TASK DESCRIPTION:
What follows is a set of records; restate each one word for word and drop the pictures.

TASK INPUTS:
————————
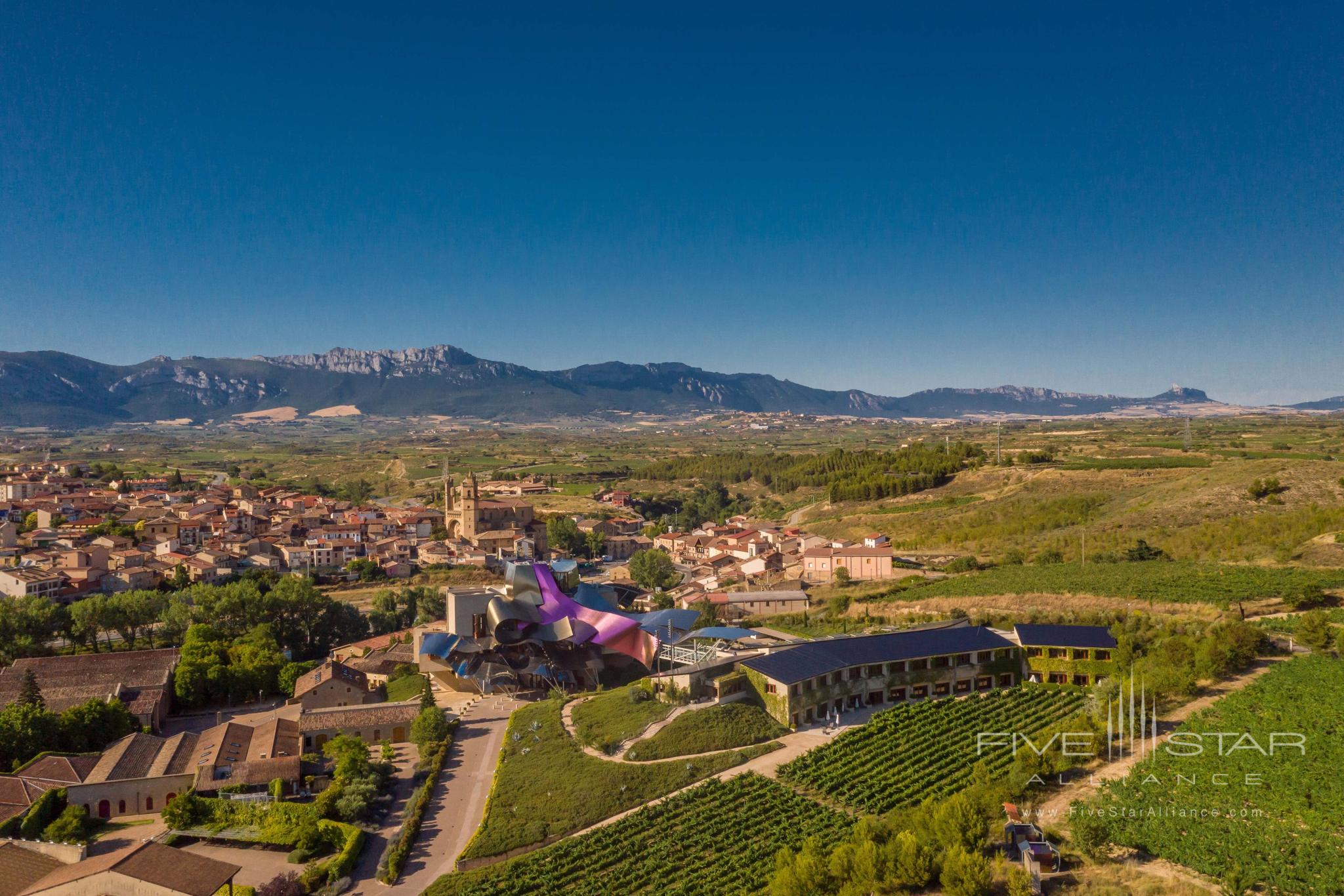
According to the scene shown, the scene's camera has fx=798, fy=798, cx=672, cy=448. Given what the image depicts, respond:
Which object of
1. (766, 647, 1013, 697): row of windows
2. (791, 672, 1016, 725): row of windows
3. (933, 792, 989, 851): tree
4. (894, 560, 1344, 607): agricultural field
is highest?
————————
WORKED SOLUTION:
According to the scene shown, the scene's camera has fx=798, fy=798, cx=672, cy=448. Given what the image depicts, respond:
Which object of
1. (766, 647, 1013, 697): row of windows
2. (791, 672, 1016, 725): row of windows
3. (933, 792, 989, 851): tree
4. (894, 560, 1344, 607): agricultural field
is highest?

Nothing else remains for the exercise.